ところが日本チェス界に目を転じると、日本にチェスが伝播されて数十年が経過していますが、FIDEの国別レイティングでも明白な様に、世界第100位前後という惨憺たる有様です。日本よりも遥かに遅れた経済後進国にも負け続けている現実を、日本チェス界の方々は、どのように弁明するのでしょうか?
チェス強豪国への留学、高度な指南書の普及などを拒否して、数少ない愛好者間でのみ競技しても、技量向上する筈が有りません。

しかし、技量向上しない最大の原因は、将棋界に対する凄まじい憎悪の感情であると思います。東公平有田謙二の著作、言動を分析すると、チェスに対する情熱は皆無であり、将棋界への罵詈雑言が目的化していると感じます。
2009年4月の将棋名人戦における東公平の侮辱行為が象徴的ですが、こんな行為をする限り、日本チェス界に未来は有りません。

そもそも、囲碁、将棋の愛好者は、殆どチェスに無関心であり、チェスの基本的ルール、運営方法、日本チェス界の技量レベルさえ全く知りません。
欧米文化を知らず日本文化しか知らない日本人に対して優越感を持つ事だけで、日本チェス界は満足しているとしか思えません。
趣味、道楽以下のレベルであっても、先進的な欧米文化を理解していると自画自賛しているのでしょう。

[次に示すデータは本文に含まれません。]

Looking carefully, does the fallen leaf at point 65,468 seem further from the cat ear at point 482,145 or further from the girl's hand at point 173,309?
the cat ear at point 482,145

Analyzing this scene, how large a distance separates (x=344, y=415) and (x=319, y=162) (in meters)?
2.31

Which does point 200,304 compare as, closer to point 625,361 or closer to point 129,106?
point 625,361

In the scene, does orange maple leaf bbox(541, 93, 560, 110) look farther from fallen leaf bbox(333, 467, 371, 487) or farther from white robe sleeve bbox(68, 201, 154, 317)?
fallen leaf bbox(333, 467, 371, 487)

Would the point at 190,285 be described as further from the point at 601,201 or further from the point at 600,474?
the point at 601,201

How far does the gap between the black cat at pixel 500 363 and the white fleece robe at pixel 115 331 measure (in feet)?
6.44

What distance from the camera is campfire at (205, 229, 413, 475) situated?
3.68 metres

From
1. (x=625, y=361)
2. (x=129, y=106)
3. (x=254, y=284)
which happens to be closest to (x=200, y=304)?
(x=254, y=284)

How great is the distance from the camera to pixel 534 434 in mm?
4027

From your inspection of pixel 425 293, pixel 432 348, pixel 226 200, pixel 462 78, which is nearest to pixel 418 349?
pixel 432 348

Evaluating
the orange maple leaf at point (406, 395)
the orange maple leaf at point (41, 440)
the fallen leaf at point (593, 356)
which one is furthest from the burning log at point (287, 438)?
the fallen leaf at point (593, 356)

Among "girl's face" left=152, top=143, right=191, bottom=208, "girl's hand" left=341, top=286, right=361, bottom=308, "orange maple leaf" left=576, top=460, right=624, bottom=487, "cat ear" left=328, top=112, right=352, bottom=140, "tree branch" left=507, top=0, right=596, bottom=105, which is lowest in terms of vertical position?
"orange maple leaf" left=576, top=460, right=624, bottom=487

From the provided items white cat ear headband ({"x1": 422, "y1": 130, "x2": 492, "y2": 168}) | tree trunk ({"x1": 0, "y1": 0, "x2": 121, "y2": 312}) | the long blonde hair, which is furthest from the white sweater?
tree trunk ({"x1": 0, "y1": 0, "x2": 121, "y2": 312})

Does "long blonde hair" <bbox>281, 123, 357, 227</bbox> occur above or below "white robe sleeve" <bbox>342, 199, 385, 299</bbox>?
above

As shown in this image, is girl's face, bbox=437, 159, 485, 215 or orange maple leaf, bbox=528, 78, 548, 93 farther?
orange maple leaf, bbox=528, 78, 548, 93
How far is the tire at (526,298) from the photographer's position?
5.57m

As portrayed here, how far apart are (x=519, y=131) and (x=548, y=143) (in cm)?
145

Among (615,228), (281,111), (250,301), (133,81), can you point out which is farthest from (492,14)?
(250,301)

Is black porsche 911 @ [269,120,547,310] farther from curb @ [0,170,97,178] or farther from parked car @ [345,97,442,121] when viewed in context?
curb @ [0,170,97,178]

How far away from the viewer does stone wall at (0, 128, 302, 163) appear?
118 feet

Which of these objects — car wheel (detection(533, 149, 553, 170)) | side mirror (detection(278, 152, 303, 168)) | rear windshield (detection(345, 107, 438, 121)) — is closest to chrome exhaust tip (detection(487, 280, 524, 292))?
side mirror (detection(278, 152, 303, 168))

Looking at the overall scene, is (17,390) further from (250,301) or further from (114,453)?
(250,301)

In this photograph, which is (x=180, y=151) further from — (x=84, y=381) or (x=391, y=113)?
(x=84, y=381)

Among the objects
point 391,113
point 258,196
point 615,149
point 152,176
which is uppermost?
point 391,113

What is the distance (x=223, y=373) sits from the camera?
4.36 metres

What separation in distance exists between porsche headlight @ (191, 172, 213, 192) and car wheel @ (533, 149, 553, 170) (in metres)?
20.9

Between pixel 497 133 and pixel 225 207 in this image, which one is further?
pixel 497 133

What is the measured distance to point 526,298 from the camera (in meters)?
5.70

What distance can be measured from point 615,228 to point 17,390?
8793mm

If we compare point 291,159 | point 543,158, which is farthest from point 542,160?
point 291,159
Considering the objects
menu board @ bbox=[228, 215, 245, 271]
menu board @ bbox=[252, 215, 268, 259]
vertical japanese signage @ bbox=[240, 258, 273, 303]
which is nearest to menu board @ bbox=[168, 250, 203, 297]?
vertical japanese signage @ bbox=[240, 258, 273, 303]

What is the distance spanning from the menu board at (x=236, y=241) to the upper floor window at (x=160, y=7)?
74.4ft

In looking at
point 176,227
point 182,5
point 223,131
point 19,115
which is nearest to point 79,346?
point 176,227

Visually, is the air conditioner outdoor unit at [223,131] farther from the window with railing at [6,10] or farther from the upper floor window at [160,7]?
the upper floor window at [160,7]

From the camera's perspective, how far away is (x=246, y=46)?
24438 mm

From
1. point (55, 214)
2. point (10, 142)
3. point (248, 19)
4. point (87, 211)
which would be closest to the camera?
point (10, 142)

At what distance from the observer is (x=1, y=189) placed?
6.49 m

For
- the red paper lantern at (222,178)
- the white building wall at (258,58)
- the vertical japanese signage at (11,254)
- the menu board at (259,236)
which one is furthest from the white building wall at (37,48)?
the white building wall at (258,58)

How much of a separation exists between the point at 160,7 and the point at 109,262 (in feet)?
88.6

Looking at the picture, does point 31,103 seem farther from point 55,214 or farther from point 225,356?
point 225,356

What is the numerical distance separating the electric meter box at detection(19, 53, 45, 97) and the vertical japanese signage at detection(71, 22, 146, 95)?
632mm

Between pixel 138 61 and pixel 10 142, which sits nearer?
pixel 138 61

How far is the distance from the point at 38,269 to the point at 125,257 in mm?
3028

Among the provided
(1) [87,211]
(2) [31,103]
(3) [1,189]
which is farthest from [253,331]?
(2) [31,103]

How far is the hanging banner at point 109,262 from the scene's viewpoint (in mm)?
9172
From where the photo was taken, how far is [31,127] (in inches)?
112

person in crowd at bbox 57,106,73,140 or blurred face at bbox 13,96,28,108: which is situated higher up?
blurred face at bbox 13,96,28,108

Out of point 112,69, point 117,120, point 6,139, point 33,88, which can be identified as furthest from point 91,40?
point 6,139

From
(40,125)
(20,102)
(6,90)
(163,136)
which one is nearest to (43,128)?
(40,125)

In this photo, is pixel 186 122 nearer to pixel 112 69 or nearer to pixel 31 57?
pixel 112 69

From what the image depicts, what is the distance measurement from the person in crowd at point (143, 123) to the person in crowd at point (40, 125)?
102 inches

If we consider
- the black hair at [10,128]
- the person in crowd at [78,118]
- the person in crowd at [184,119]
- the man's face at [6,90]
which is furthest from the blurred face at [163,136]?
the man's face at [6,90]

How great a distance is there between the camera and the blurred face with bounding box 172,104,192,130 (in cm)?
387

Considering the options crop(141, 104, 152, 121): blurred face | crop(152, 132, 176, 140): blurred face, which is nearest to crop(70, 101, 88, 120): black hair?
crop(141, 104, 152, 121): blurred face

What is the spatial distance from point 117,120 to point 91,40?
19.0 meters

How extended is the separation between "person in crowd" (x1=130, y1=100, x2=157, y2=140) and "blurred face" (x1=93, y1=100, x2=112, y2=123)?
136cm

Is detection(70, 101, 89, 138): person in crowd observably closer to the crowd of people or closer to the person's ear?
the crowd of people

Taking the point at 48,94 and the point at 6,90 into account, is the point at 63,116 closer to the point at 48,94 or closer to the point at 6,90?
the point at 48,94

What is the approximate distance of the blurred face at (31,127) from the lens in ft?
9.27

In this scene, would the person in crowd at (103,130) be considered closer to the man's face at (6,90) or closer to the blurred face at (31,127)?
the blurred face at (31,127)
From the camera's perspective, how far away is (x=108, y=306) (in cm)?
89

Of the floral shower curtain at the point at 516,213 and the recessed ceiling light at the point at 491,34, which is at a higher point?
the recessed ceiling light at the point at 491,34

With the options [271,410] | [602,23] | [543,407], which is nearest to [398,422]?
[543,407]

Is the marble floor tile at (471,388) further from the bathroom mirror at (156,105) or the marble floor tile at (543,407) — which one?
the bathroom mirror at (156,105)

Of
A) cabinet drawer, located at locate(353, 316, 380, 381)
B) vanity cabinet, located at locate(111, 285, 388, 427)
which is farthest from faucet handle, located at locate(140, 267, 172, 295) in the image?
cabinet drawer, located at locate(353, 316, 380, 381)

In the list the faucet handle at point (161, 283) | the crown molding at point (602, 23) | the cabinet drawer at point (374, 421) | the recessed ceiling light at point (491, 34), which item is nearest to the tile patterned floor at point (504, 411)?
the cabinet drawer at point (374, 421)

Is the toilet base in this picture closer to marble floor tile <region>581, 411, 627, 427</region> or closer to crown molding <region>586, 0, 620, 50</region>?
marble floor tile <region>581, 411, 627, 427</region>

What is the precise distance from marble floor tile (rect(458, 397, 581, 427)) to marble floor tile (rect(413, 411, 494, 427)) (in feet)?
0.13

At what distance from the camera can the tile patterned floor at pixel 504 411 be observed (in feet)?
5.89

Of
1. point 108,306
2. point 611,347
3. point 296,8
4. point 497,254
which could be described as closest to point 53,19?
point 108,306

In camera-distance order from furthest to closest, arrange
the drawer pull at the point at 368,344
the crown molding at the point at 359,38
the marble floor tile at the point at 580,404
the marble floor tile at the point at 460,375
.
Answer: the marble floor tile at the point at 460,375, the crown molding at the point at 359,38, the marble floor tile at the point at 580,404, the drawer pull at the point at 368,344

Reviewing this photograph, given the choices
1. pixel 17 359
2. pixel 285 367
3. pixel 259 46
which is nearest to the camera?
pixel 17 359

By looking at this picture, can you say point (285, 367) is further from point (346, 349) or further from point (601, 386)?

50年以上も昔の話ですが、カルポフ対コルチノイの世界戦での、コルチノイに対するソ連当局の陰湿な妨害工作は、あまりにも有名です。当時、日本チェス協会幹部(故人)に電話で問い合わせた事がありますが、まるでソ連当局者のようにコルチノイを非難するのを聞いて、背筋が寒くなりました。
また、14年ほど前ですが、ある将棋ブログの中で、チェスの運営方法について疑問を呈したところ、「KERES65」という日本チェス界の有名人から「日本チェス界と将棋界の相互理解は不要である」と一蹴されて、唖然としました。

悪名高いJCAについては論評も不要ですが、日本チェス界の状況を知れば知るほど、日本チェス界の技量向上は絶望的であると感じています。